Entries taken from a collection
_ _ _ _
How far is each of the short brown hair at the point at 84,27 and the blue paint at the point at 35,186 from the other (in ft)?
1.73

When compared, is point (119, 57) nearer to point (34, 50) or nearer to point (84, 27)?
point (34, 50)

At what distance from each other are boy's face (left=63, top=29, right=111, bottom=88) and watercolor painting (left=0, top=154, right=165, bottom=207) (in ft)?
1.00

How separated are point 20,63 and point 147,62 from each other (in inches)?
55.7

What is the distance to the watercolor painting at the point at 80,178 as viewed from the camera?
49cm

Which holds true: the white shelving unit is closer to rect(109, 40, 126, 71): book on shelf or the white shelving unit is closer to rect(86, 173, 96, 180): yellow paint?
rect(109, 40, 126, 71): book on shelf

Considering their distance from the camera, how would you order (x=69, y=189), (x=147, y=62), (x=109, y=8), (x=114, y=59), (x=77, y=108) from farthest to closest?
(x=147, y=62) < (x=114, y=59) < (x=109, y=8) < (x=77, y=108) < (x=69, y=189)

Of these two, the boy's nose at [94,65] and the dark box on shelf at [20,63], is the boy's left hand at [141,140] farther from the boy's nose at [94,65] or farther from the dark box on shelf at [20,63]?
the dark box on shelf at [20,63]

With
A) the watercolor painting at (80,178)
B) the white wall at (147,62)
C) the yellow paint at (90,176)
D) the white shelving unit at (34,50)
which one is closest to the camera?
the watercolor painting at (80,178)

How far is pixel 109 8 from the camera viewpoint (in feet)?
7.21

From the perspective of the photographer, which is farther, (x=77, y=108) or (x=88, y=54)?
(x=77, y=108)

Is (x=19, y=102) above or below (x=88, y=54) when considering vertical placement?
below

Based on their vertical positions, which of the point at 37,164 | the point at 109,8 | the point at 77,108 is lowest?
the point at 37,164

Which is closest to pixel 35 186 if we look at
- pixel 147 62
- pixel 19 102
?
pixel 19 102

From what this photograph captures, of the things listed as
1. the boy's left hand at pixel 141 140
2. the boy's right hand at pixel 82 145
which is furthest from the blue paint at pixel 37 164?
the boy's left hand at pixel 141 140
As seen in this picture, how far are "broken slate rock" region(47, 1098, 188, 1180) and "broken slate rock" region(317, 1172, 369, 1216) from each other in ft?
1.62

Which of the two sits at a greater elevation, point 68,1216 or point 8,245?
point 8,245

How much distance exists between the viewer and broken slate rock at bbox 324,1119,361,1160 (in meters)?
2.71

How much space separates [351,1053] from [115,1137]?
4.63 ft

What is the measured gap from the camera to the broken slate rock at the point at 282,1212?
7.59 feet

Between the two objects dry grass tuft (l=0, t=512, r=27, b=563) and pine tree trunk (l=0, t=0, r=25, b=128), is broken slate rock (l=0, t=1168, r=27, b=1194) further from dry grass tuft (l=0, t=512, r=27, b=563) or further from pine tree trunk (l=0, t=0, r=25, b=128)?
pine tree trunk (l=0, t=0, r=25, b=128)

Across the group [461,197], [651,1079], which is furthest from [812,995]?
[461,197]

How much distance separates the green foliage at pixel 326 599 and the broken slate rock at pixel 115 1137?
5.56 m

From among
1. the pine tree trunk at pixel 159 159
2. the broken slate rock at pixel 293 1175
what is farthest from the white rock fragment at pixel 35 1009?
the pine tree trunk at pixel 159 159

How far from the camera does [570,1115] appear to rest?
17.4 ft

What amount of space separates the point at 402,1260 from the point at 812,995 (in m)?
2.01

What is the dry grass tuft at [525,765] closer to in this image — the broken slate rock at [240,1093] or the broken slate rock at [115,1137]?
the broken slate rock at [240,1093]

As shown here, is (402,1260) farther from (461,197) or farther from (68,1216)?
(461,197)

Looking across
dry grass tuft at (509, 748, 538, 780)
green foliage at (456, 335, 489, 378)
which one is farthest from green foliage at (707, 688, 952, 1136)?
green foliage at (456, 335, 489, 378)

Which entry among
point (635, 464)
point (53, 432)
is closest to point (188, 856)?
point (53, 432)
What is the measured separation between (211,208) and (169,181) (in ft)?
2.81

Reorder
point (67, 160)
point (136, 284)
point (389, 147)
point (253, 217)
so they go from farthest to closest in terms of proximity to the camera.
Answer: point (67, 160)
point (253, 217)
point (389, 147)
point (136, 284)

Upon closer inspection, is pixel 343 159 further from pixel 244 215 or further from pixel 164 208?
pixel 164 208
_ _ _ _
[WHAT IS BEING ASKED]
Transcribe verbatim every row from the line containing "Which entry among" through the final line of the rows, including both.

[SOLUTION FOR THIS EXERCISE]
Which entry among
point (635, 464)
point (53, 432)
is closest to point (188, 856)?
point (53, 432)
What is the measured separation between (211,208) and (169,181) (in ft)?
2.81

Reorder
point (67, 160)
point (136, 284)
point (389, 147)
point (253, 217)
so they go from farthest to closest in terms of proximity to the camera.
Answer: point (67, 160)
point (253, 217)
point (389, 147)
point (136, 284)

Upon closer inspection, is pixel 343 159 further from pixel 244 215 or further from pixel 164 208?
pixel 164 208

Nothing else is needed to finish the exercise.